Ce jour-là, Serge s’est installé derrière son ordinateur pour un entretien. Il a lancé l’enregistrement, a déroulé son discours d’introduction et posé les premières questions. Devant lui, face à l’interprète, Mamadou a livré ses premières réponses. Et le brouillard s’est posé sur la petite pièce. Après avoir fui son pays et traversé la moitié du globe, Mamadou a embarqué sur un bateau il y a trois ans. Ou bien était-ce il y a cinq ? Mamadou n’est pas sûr. D’ailleurs, il n’a pas l’air de bien comprendre les questions que lui pose Serge, parfois trois ou quatre fois de suite. Quand il répond, c’est souvent à côté de la plaque. Sa vie d’adulte n’a été qu’une succession de traumatismes. Alors Mamadou ne se rappelle plus trop les détails. Son récit est décousu, sans chronologie. Serge doute. Pour lui, c’est le pire des scénarios.
Serge est officier de protection (OP), après avoir été bénévole dans des associations d’aide aux migrants pendant des années. Son métier consiste à entendre les demandeurs d’asile à l’Office français de protection des réfugiés et apatrides (Ofpra).
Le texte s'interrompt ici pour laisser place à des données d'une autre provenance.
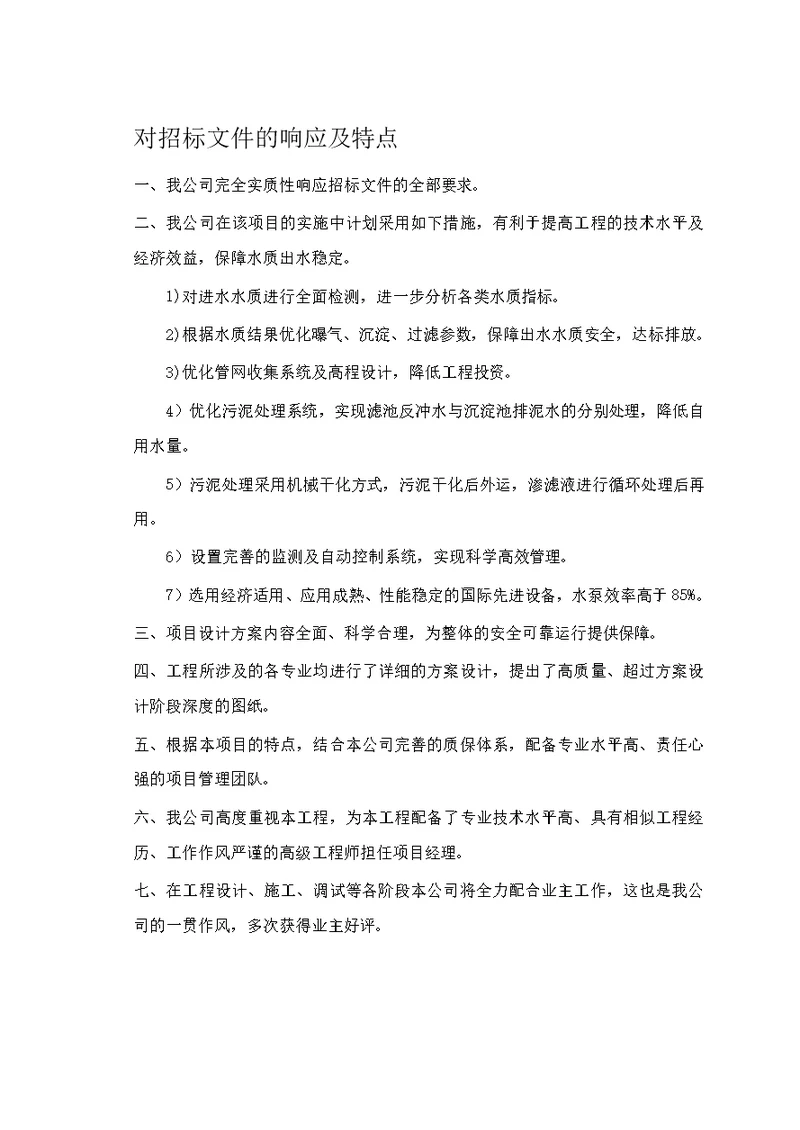 (可研报告）某污水厂可行性研究投标书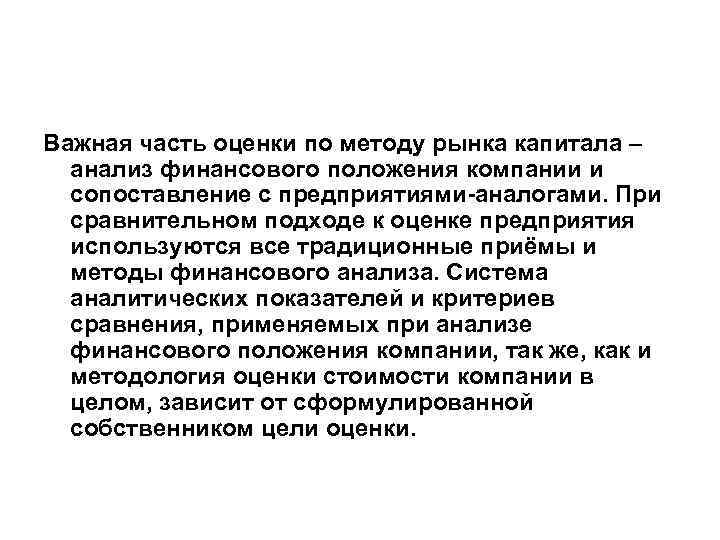 Важная часть оценки по методу рынка капитала – анализ финансового положения компании и сопоставление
Cet établissement public est né en 1952 dans le sillage de la Convention de Genève qui définit les droits des réfugiés. S’il est placé sous la tutelle du ministère de l’Intérieur, son indépendance est inscrite noir sur blanc dans la loi depuis 2015. En clair, aucun Président ni aucun gouvernement ne peut pousser l’Office à accorder l’asile aux ressortissants d’un pays ou à le refuser au nom d’une relation diplomatique à chérir ou, au contraire, à durcir.
Quand les demandeurs poussent la porte du grand immeuble vitré de Fontenay-sous-Bois, ils ont déjà parcouru un petit bout sur le chemin de la demande d’asile. Envoyés par une structure de premier accueil vers la préfecture, ils ont déposé leurs empreintes digitales, enregistré leur demande d’asile, et obtenu un récépissé, petit bout de papier précieux qui les protège de l’expulsion le temps de la procédure. Dans les 21 jours suivant leur passage à la préfecture, ils ont envoyé à l’Ofpra le récit en français des craintes de persécutions dont ils se disent victimes. Puis ils ont attendu leur convocation. Le jour-dit, ils se sont retrouvés dans un petit box vitré face à Serge ou à l’un de ses collègues.

Cet automne, durant trois longs échanges avec Les Jours en dehors des murs de l’Ofpra – où nous n’avons pas été autorisés à entrer –, Serge a défini les contours de son métier : établir avec le plus de certitude possible la nationalité et la véracité de l’histoire des demandeurs, évaluer les risques encourus, et décider enfin s’ils pourront bénéficier de la protection de la France.